Les travaux de ces quatre femmes m’offriraient un raccourci du monde en ce qu’il a de plus notable, bizarre peut-être. Et si les Curieux du passé distinguaient au cœur de leur cabinet les œuvres de Dieu de celles de l’homme, cette distinction est aujourd’hui bien floue et gare à celui qui s’aventurerait à en tracer quelque frontière. D’ailleurs, les œuvres de ces quatre plasticiennes sont sûrement le signe de vie d’un tout autre univers qui se signifierait par bribe, par petits bouts d’indices. Comme les signaux catapultés d’une civilisation autre, comme un coffre au trésor trouvé dans un OVNI échoué. À ce titre, le cabinet a toujours nourri autant de légendes que de connaissances unes à unes dos à dos. Alors imaginons que mon savoir est plus étroit que le chat d’une aiguille, que le monde me vient par ces créations dont il s’agit de tirer le fil, et qu’il me faut emplir de supputations les pourtours de ces images et de ces objets. Imaginons que la science n’a pas encore fait son lit dans chacun de nos cerveaux, qu’elle n’ait dompté nos schémas neuronaux et visuels, que les catégories, les rangements soient purs instincts personnels. Je laisse mon imaginaire emplir les creux de mon ignorance. Ma scénographie, pleine de vagues et de rebonds tourne le dos à la cohérence pour trouver une harmonie de microcosme.

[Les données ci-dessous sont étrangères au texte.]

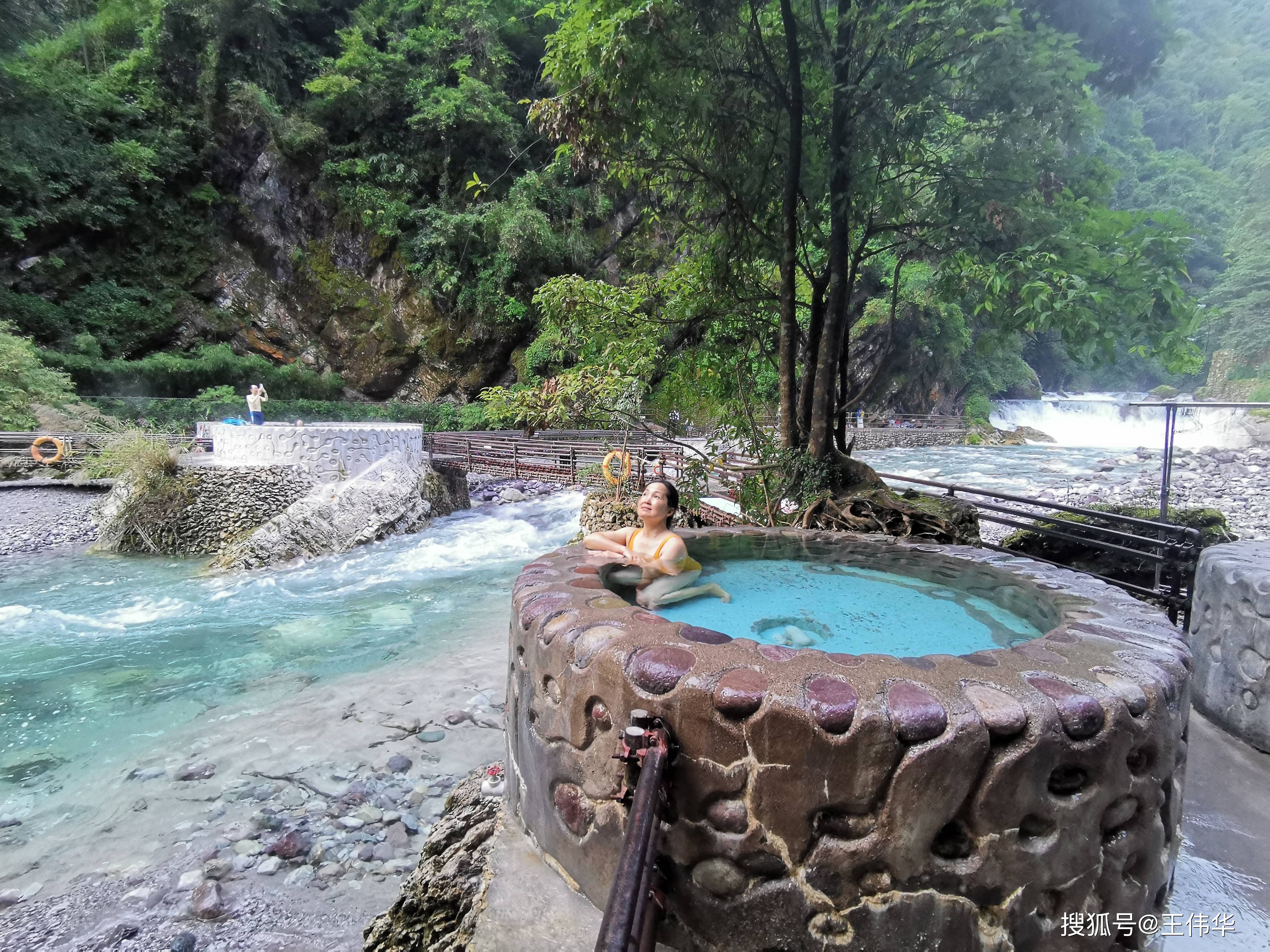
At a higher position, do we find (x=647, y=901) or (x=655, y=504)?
(x=655, y=504)

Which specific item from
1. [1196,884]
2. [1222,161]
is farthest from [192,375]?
[1222,161]

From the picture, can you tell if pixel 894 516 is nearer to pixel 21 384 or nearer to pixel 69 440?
pixel 69 440

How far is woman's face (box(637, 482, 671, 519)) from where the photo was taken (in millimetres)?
2998

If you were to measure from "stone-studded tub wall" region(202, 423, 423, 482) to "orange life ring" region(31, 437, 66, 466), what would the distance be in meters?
4.34

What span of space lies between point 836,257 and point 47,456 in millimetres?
15180

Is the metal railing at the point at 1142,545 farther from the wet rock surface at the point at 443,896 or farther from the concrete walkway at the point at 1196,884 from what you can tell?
the wet rock surface at the point at 443,896

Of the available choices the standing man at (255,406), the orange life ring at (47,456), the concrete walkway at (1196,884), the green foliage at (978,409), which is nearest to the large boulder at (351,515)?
the standing man at (255,406)

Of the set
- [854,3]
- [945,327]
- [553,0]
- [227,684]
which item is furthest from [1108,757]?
[945,327]

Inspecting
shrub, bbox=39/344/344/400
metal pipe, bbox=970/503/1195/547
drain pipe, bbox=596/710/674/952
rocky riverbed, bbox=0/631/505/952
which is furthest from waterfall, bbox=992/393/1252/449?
shrub, bbox=39/344/344/400

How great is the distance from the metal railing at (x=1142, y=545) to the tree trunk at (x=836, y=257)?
1.21 m

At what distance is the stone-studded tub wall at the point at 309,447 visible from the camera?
32.3 feet

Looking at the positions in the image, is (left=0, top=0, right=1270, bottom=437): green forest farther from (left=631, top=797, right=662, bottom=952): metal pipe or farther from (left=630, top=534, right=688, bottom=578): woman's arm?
(left=631, top=797, right=662, bottom=952): metal pipe

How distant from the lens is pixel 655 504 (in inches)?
118

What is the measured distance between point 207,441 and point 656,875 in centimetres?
1592
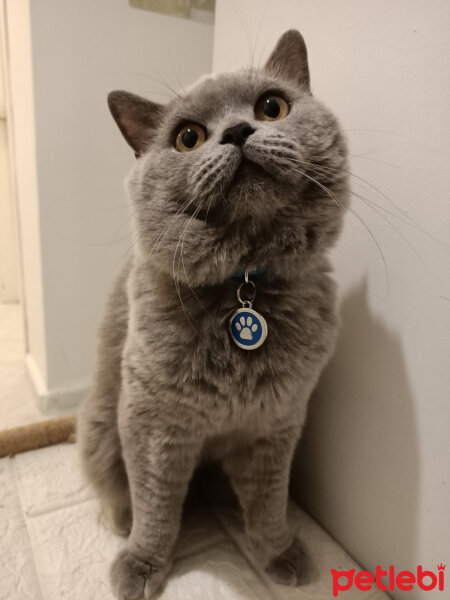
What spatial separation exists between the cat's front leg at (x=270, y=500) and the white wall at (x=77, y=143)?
0.64m

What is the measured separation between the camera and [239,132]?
0.54 m

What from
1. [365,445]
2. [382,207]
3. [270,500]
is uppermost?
[382,207]

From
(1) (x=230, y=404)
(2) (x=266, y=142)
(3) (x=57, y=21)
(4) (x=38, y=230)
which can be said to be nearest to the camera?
(2) (x=266, y=142)

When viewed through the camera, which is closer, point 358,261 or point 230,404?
point 230,404

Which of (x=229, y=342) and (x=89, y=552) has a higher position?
(x=229, y=342)

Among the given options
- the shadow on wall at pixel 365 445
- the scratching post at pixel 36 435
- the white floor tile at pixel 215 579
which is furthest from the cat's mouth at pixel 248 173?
the scratching post at pixel 36 435

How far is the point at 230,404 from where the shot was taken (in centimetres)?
65

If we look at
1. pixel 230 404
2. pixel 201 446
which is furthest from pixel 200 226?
pixel 201 446

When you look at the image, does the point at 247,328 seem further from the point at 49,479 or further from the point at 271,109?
the point at 49,479

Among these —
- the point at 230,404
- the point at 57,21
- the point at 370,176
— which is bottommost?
the point at 230,404

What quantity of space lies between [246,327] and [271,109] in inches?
12.9

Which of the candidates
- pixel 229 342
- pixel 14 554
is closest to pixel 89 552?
pixel 14 554

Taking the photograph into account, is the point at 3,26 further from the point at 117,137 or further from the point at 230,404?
the point at 230,404

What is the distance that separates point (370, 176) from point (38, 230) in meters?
0.92
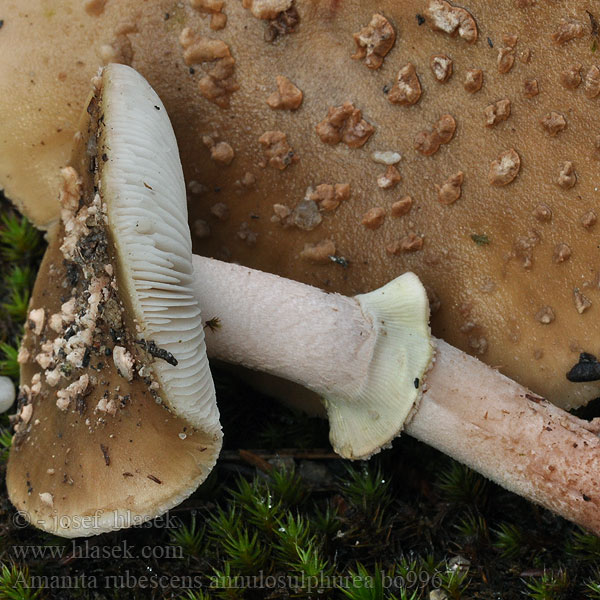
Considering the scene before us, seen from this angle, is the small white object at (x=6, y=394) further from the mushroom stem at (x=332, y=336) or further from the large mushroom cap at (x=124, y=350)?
the mushroom stem at (x=332, y=336)

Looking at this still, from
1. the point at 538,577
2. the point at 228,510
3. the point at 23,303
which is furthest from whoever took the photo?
the point at 23,303

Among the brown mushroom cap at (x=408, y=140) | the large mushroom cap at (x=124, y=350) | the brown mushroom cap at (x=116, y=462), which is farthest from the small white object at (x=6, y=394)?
the brown mushroom cap at (x=408, y=140)

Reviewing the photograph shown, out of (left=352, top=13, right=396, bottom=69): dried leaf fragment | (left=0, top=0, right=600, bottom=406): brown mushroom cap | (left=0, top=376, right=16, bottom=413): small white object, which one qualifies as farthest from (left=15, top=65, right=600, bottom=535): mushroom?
(left=352, top=13, right=396, bottom=69): dried leaf fragment

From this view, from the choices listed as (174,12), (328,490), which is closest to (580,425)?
(328,490)

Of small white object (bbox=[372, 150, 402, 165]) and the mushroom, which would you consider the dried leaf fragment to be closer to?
small white object (bbox=[372, 150, 402, 165])

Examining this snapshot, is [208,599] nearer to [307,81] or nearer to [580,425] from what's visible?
[580,425]

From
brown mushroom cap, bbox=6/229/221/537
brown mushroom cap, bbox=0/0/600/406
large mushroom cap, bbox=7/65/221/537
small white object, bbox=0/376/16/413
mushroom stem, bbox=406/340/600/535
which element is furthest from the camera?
small white object, bbox=0/376/16/413

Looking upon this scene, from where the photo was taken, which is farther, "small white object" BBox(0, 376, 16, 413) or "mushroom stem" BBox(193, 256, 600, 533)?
"small white object" BBox(0, 376, 16, 413)
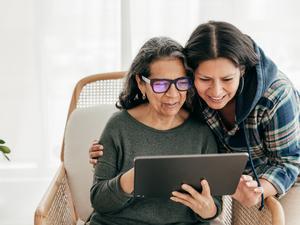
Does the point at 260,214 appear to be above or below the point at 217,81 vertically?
below

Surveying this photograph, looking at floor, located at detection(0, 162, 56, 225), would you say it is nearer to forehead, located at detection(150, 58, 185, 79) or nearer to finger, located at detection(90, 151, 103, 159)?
finger, located at detection(90, 151, 103, 159)

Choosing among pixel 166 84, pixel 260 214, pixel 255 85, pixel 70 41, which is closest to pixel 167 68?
pixel 166 84

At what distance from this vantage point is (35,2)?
7.21ft

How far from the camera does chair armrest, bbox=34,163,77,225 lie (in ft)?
4.22

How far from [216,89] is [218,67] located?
0.07m

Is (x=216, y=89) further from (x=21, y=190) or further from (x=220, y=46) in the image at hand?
(x=21, y=190)

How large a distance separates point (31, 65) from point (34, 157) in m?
0.47

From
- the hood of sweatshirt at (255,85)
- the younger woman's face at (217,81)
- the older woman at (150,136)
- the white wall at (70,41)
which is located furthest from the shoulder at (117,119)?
the white wall at (70,41)

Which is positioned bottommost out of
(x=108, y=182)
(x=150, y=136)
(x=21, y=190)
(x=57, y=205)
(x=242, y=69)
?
(x=21, y=190)

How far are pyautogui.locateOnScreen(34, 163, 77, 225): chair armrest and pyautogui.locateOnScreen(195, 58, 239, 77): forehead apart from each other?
1.93ft

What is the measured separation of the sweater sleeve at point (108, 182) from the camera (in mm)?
1363

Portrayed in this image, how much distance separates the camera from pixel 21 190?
2447 millimetres

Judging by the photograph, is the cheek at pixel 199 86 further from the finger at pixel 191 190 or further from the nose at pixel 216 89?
the finger at pixel 191 190

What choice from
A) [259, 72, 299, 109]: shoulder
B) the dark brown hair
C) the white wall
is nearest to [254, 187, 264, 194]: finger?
[259, 72, 299, 109]: shoulder
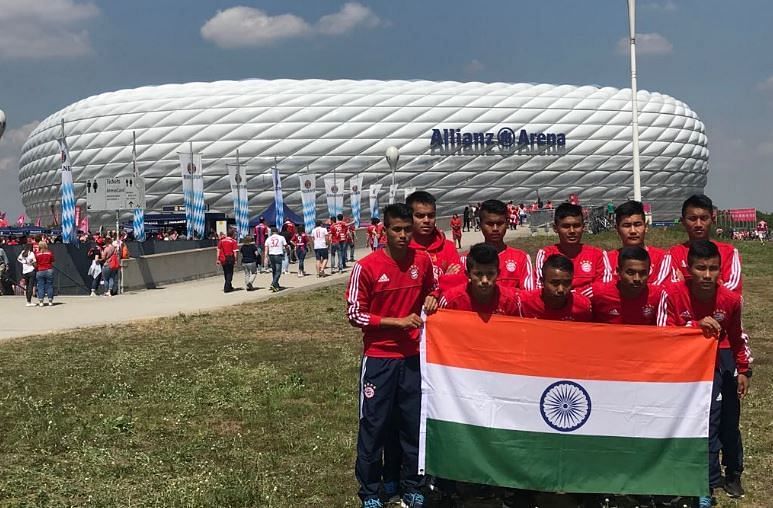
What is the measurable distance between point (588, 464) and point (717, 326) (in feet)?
3.62

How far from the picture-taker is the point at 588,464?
4926 millimetres

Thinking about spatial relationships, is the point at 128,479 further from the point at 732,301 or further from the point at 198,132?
the point at 198,132

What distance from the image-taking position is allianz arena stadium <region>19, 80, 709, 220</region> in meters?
69.6

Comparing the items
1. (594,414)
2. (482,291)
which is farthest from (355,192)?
(594,414)

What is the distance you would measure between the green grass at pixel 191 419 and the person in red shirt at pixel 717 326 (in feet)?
1.54

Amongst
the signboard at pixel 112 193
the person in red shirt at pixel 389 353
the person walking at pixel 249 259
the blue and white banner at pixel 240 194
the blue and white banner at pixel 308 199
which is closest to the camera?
the person in red shirt at pixel 389 353

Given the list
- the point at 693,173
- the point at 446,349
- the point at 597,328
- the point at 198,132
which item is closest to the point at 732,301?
the point at 597,328

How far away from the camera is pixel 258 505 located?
5457 mm

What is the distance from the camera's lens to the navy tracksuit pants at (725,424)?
17.3ft


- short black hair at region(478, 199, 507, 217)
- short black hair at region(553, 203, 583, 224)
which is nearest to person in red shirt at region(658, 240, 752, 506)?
short black hair at region(553, 203, 583, 224)

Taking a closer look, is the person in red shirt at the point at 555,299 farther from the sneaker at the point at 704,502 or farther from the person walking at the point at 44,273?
the person walking at the point at 44,273

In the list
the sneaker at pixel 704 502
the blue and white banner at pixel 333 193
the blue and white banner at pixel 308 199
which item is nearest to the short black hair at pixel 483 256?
the sneaker at pixel 704 502

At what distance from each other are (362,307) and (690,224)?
2.45 metres

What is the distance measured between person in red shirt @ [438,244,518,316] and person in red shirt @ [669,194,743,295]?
47.2 inches
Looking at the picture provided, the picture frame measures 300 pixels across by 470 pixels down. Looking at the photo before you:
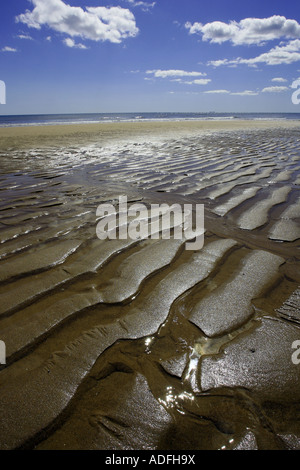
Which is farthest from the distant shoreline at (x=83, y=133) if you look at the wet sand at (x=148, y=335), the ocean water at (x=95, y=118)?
the ocean water at (x=95, y=118)

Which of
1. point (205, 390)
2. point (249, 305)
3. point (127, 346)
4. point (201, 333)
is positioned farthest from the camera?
point (249, 305)

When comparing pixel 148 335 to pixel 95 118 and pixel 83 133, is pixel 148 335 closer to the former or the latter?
pixel 83 133

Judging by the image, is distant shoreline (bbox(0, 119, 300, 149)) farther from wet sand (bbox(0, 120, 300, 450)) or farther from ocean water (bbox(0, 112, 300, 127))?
ocean water (bbox(0, 112, 300, 127))

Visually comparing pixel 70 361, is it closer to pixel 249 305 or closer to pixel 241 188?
pixel 249 305

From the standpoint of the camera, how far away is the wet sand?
122 cm

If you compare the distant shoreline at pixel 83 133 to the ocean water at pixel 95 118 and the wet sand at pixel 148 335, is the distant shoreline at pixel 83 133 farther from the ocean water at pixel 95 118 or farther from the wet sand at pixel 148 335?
the ocean water at pixel 95 118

Le travail, en tous sens précieux, d’Olivia Benveniste a la froideur clinique d’une restitution archéologique. Il nous prosterne devant des indices de pieds et de hanches, des extraits, semble-t-il, d’êtres dont j’inventerai les échelles et les matières. J’emplirai de textures et de lacté ce blanc que la dessinatrice sculpte en revers à l’image de ce noir qui nous boit entre chaque étoile, chaque nuit. Le possible ou le complet, l’indice ou la description complète… Olivia Benveniste vient-elle d’un univers dénué de contexte ou est-elle l’émissaire naturaliste d’un royaume ?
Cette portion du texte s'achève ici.